To be honest after all the trips I have had to London in the last month or so for scans and results it’s just nice to know that I don’t have to go back for three weeks.

So there we are – cancer has motivated me to become a ‘blogger’. Why?

Well in all the turmoil and upheaval of the last month it’s been difficult just keeping on top of everyday life – Saskia, the house, etc (fortunately I am currently signed off work). In the course of all that I have been relaying the news to various people – but I knew there were many good friends who I had not come across in day-to-day life who had no idea what was going on. Hence, the ‘blog. I figured this would be a great way to disseminate news and keep people up to date, without me having to say / type the same thing again and again – and for people to follow my progress, leave messages of support, etc (or abuse if you feel that way inclined).

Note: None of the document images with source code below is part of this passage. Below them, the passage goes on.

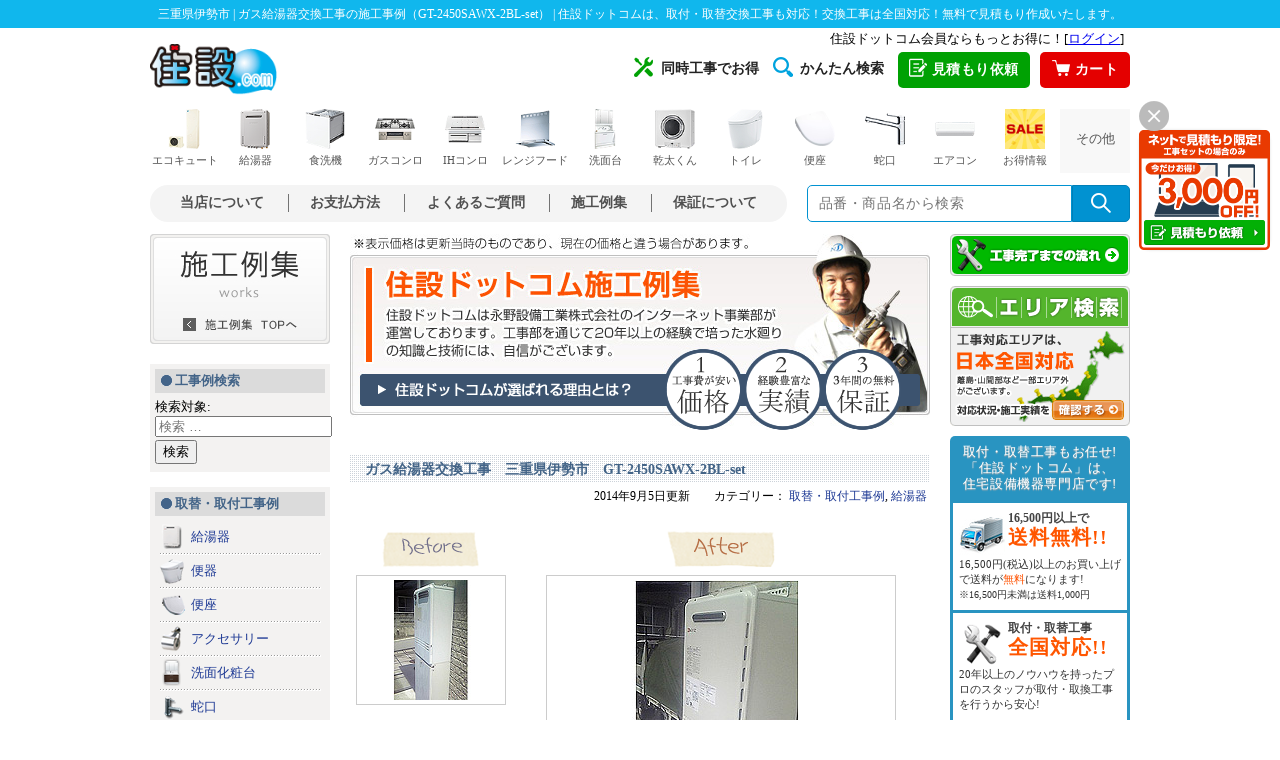

--- FILE ---
content_type: text/css
request_url: https://jyusetu.com/common/import.css?2020011501
body_size: 107
content:
@charset "utf-8";

@import url("/common/style.css?2020011501");
@import url("/common/main.css?2203");
@import url("./eccube.css?2020011501");


--- FILE ---
content_type: application/javascript
request_url: https://jyusetu.com/templates/js/login_check.js
body_size: 343
content:
$(function () {
  checkLogin();
});

function checkLogin() {
  $.ajax({
    async: true,
    type: 'get',
    url: 'https://jyusetu.com/api/is_login.php',
    cache: false,
    dataType: 'json',
    xhrFields: {
      withCredentials: true
    },
  }).done(function(is_login) {
    if (is_login) {
      $('#head-login').html('<a href="https://jyusetu.com/mypage/" target="_parent"><i class="icon-login"></i>Myページ</a>');
    } else {
      $('#head-login').html('<a href="https://jyusetu.com/mypage/" target="_parent"><i class="icon-login"></i>ログイン</a>');
    }
  }).fail(function(e) {
    return;
  });
};
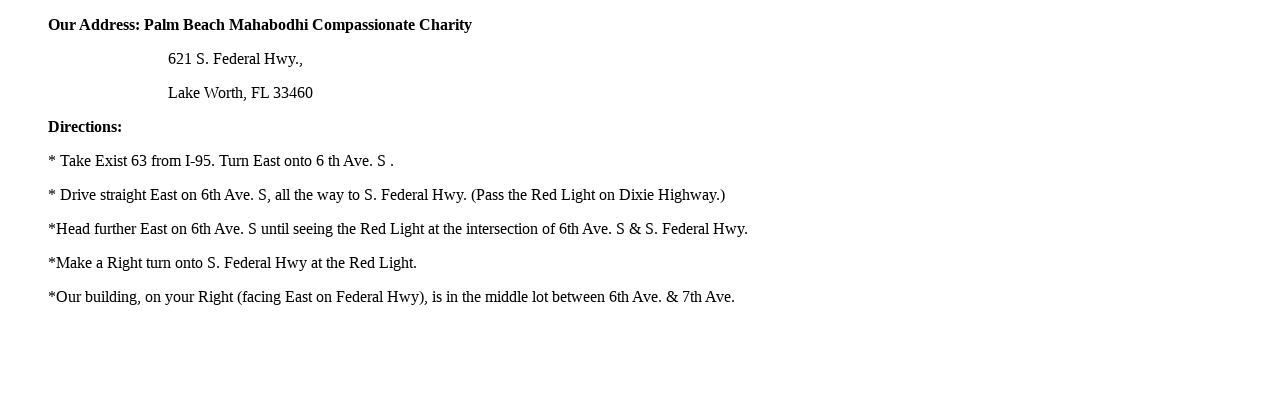

--- FILE ---
content_type: text/html
request_url: http://palmbeachmahabodhi.com/ContactInfor/ContactFiles/PBMB-Directions.html
body_size: 757
content:
<!DOCTYPE html PUBLIC "-//W3C//DTD XHTML 1.0 Transitional//EN" "http://www.w3.org/TR/xhtml1/DTD/xhtml1-transitional.dtd">
<html xmlns="http://www.w3.org/1999/xhtml">
<head>
<meta http-equiv="Content-Type" content="text/html; charset=ISO-8859-1" />
<title>Contact</title>
</head>

<body>
<blockquote>
  <p align="left"><strong>Our Address: Palm Beach Mahabodhi Compassionate Charity</strong></p>
  <blockquote>
    <blockquote>
      <blockquote>
        <p align="left">621 S. Federal Hwy., </p>
        <p align="left">Lake Worth, FL 33460 </p>
      </blockquote>
    </blockquote>
  </blockquote>
  <p align="left"><strong>Directions:</strong></p>
  <p align="left">* Take Exist 63 from I-95. Turn East onto 6 th Ave. S . </p>
  <p align="left">* Drive straight East on 6th Ave. S, all the way to S. Federal Hwy. (Pass the Red Light on Dixie Highway.) </p>
  <p align="left">*Head further East on 6th Ave. S until seeing the Red Light at the intersection of 6th Ave. S &amp; S. Federal Hwy.</p>
  <p align="left">*Make a Right turn onto S. Federal Hwy at the Red Light.</p>
  <p align="left"> *Our building, on your Right (facing East on Federal Hwy), is in the middle lot  between 6th Ave. &amp; 7th Ave. </p>
  <p align="left">&nbsp;</p>
</blockquote>
<p align="left">&nbsp;</p>
</body>
</html>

Don’t worry, I’ll try not to make it all about cancer. I’ll put in nice stuff as well – news and photos of Saskia, other photos, and just general news of what we have been up to. The cancer is the motivator for starting this blog, but will not be the sole focus. It’s important to focus on the positive as well.

Speaking of positive – despite all the recent bad news and stress of the last month I am remaining fully positive that I will beat this. As far as I can see that’s the only way to fight this battle. Not long after the first set of bad news, I came down with a chest infection. Then a few days after the bad news about not being able to go on the first trial, I had several attacks (spread over four days) days of an excruciating stomach pain, lasting hours at a time – so bad that the first time I ended up going to A&E in an ambulance at 4am in the morning. The doctor in A&E, my GP and my gastro nurse put these stomach pains down to excess stress due to the cancer diagnosis.

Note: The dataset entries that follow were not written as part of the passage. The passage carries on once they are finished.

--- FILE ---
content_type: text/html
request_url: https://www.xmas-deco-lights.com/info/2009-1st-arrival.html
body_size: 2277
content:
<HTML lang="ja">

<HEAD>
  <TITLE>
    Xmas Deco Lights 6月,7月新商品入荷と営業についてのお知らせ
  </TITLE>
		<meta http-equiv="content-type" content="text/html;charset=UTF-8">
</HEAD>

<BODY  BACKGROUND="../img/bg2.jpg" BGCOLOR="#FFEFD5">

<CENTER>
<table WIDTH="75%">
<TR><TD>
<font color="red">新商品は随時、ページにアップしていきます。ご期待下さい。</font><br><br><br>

While horrible at the time, these experiences were a clear demonstration and reminder of the effect that the mind and mental state can have on physical well being. If I get down and depressed my body will give me even more crap to deal with. So I figure I can turn this to my advantage – by keeping a positive attitude I minimise both mental and physical stress, hopefully minimise chemo side effects, and put myself in the best possible state of mind to beat this.

There is every reason to stay positive – there seems to be nothing to be gained by sinking into negative thoughts.

Right, I think I will end this post here. I have (believe it or not!) more to write. I haven’t yet touched on the amazing support and generosity we have received from family and friends in the last month.

But it’s late, and I’ve written a lot today, so I will continue tomorrow.

Bye for now.

P.S. This blog is also heavily inspired by a similar blog kept by a guy called Ezra in New York, who has been fighting colon cancer (hopefully, it looks successfully). It would be wrong of me not to credit him for his inspiration, so for anyone who wants to take a look, I have copied the link below. It’s a great read, and he is a wonderfully honest and funny writer (as well as good photographer, bike builder, and cook). So I would fully recommend it. You might also pick up some decent recipes! Thanks to Dan Morse for directing me to his blog.